In the aftermath of the Beslan siege, in which more than 330 people were killed, the WCRJ sent word to doctors in Russia that if any terror victims needed medical help the Russian doctors could not provide, the WCRJ would try to get them such help in Israel or the United States. The organization also sent medical cream to treat burns.
Simultaneously, Anya’s family had inquired about the possibility of finding help for her in Israel, a country whose doctors are known for their abilities to respond to terrorism.
“This family was persistent,” Chlenov said. “They had heard about miraculous medical operations in Israel, and hoped Israeli doctors might be able to restore the vision in Anya’s eye.
“Unfortunately, the vision could not be restored, Chlenov said, adding, “in terms of appearance, this implant is better than what would be available in Russia.”
After learning about Anya’s need, the WCRJ approached Dr. Branovan, who had performed surgery at no cost in 2000 on Sergey Zvezdin, a 12-year-old Israeli boy who was severely injured during a terrorist bombing of a city bus in Haifa.
In that surgery, using technology not available in Israel, Branovan extracted a bullet deeply embedded in the boy’s face and performed reconstructive surgery.
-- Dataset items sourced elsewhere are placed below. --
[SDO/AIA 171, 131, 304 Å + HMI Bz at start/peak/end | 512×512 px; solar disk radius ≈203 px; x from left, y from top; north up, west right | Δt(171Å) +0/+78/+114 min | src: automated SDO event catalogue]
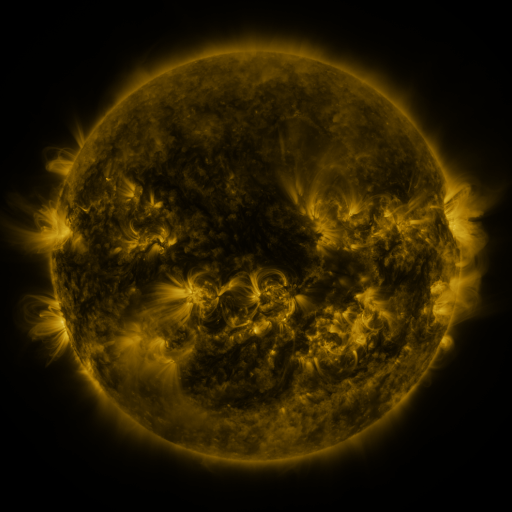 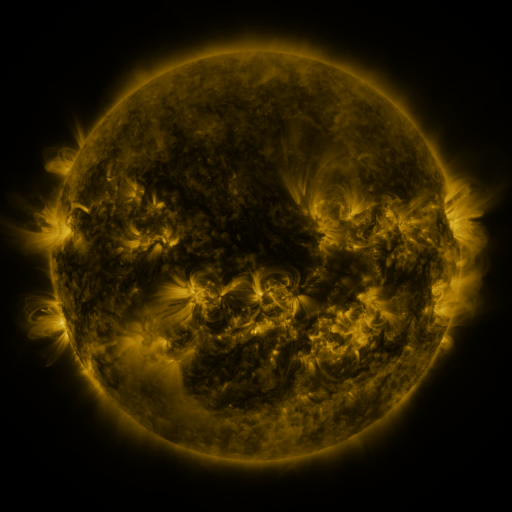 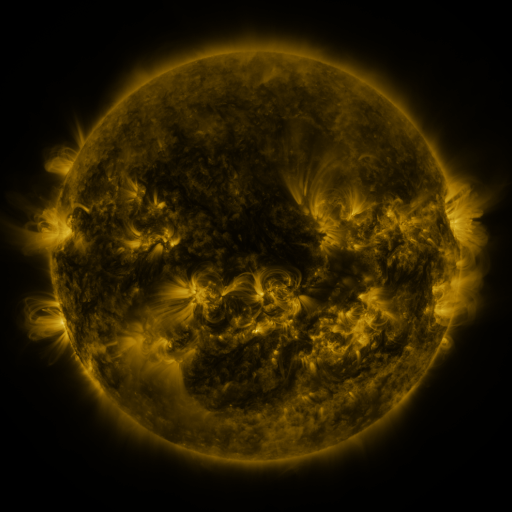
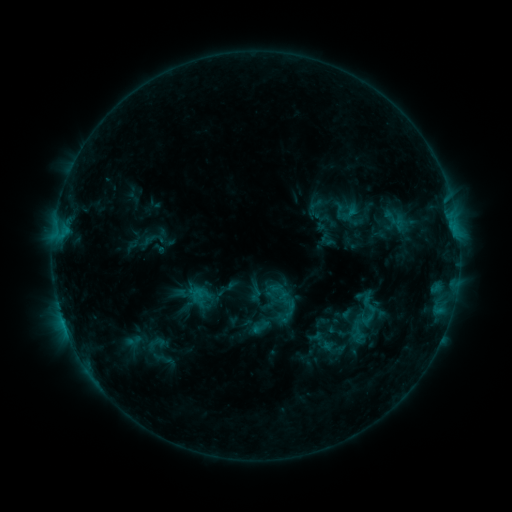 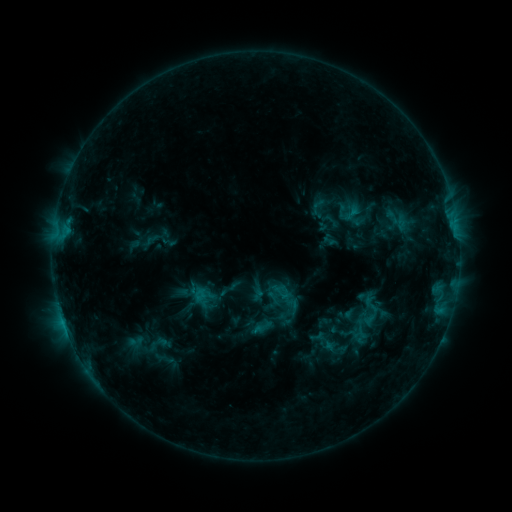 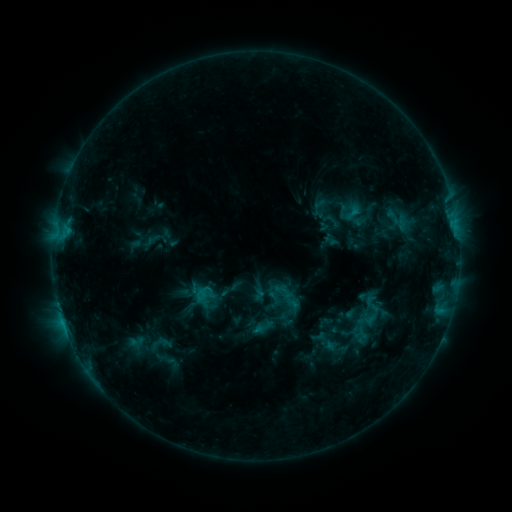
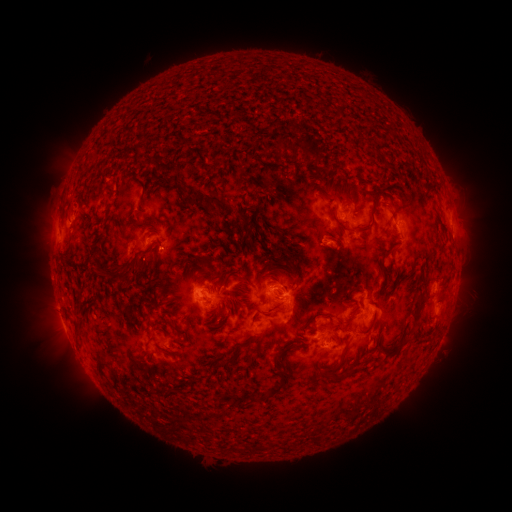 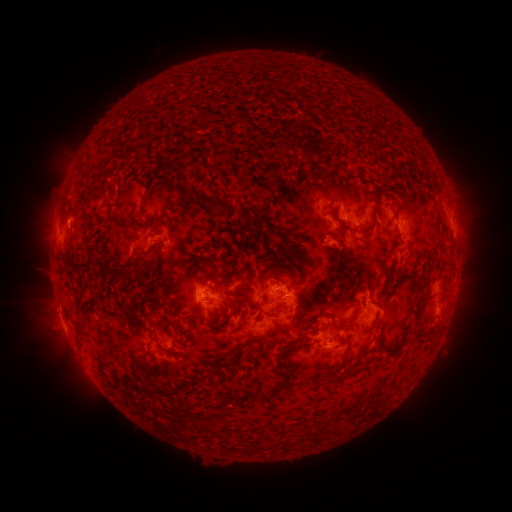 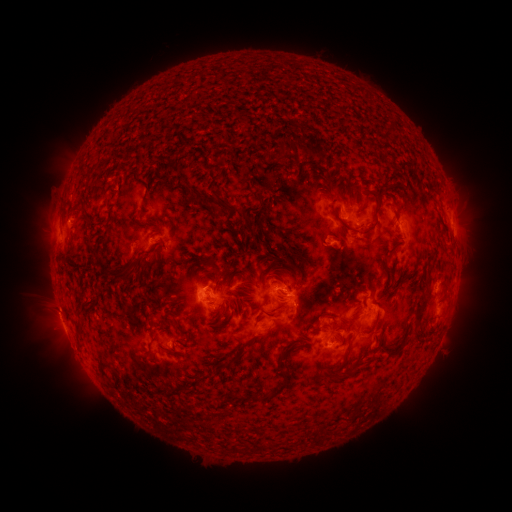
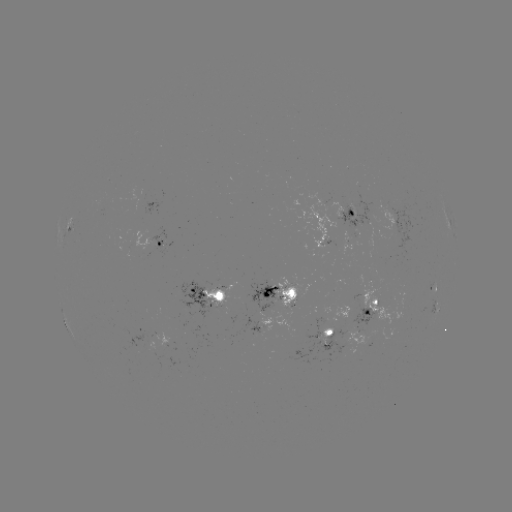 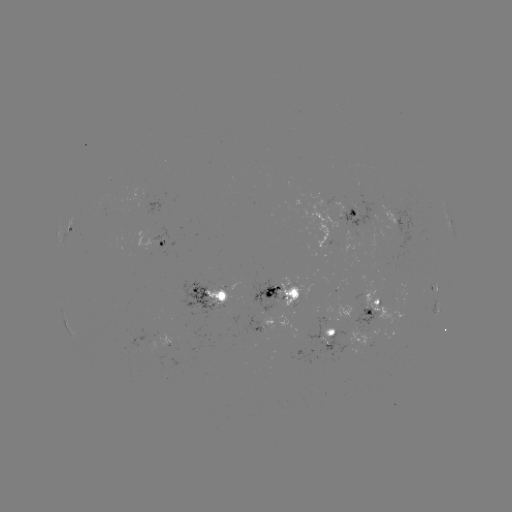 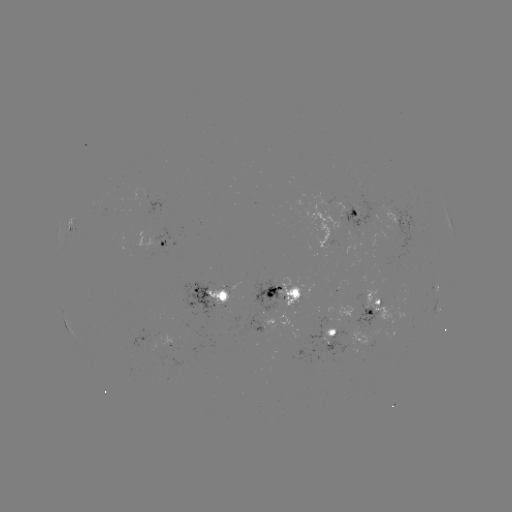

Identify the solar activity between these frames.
emerging-flux region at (181, 372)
Anya has a piece of shrapnel that is too deeply embedded in her head to be removed.
Anya appears to be functioning normally. When her father and sister got off the Aeroflot plane from Moscow to New York, she hugged and kissed them repeatedly, and showed her sister the Christmas ornaments they had received as gifts.
Psychologically, however, she and Alyona have suffered grave trauma.
“Anya does not want to accept the fact that her mother died in the attack,” Chlenov said. He believes traveling to the United States has provided the girls with a change of scene that has helped, for the present, to ease their pain.
“The girls’ psychologist in Russia said it was OK to bring them here,” he said.
The girls’ father, Albert Kadalaeva, who works as a police officer in Beslan, spoke through a translator about what his daughters said happened inside the school during the siege. Due to trauma, he said, their memories are few.
His wife, Irina Kadalaeva, was taken hostage, along with the girls, as she was dropping them off at school.
At one point, his wife was among a group of hostages given the choice to leave the school, but she would not leave without her children.
On the final day of the siege, when an explosion occurred near them, Alyona was injured. She leapt up, and told Anya that they needed to jump out a nearby window. Alyona jumped, and Anya hesitated.
“In that moment, another explosion happened and Anya lost her eye, but was pushed from the window,” Kadalaeva said.
Despite his pain, Kadalaeva emphasized his gratitude to the Jewish community for what it has done for his family.
“From the first people I contacted, to the people in whose house we are staying,” and for the eye implant “that will be indistinguishable from Anya’s other eye, thank you,” he said.